There are also a few additional caveats as the Browns would have beaten the Texans by 10 points as opposed to three if running back Nick Chubb did not intentionally step out of bounds near the goal line to preserve the win. And the Browns would have beaten the Jets (and scored more than 16 points) if their starting wide receiver room had not been wiped out by COVID-19 just days before the game. Add in seven points from the game against Houston and a winning margin against the Jets, and suddenly a few of those close games have a bit more breathing room and the point differential looks better.
There is also the fact that while the Browns have an offense that can score with any team in the league, they also have one built to grind down the opposing defense in the fourth quarter with Chubb and running back Kareem Hunt operating behind the offensive line. There are times where they could potentially put more points on the scoreboard at the end of a game, but if they have the lead the clock is more important than the scoreboard.
The last point, about red-zone efficiency, is harder to counter because Barnwell did not provide any examples of how a team’s performance varies year to year. However, there is one area that we can quibble with.

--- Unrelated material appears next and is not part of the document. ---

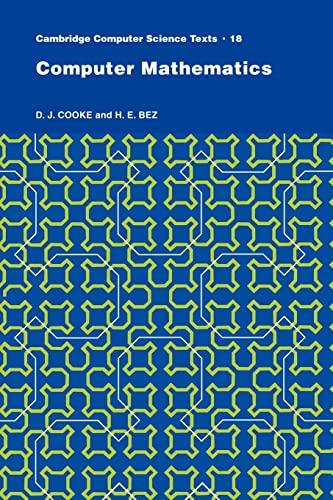 9780521273244: Computer Mathematics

Barnwell points out that right guard Wyatt Teller was the only starter on the offensive line to miss more than one regular-season start last year. But that overlooks the fact that the Browns only had their full starting offensive line together for eight full games in 2020.
While you can’t predict health on a year-to-year basis, you also can’t ignore the fact that the Browns dealt with injury issues on a regular basis along the offensive line all last season. The injuries may not have been season-ending ones, but they still impacted the team for half the season, so there is optimism that the pendulum will swing in Cleveland’s favor this year with good health along the offensive line.
This brings us back to the original question of whether or not the Browns are a candidate for regression in 2021.
Unless they are hit hard with injuries at key positions, it is difficult to see the Browns taking a step back this season. The offense has spent training camp building on the successes of last season as opposed to learning yet another new system. The defense appears to be improved, maybe not Top 10 level improved, but the talent level has increased to the point where fans may not have to fear the likes of Trace McSorley or Chad Henne on a key third down.
There is also a mental toughness to this team that has been lacking in the past. Stefanski runs a professional ship, the roster’s key players are growing up and learning how to win together, and everyone now has the success of last season to lean on when things get rough.
We’ll start finding out how much of this is true come this Sunday against the Chiefs, but for now, regression does not appear to be something that is in Cleveland’s vocabulary.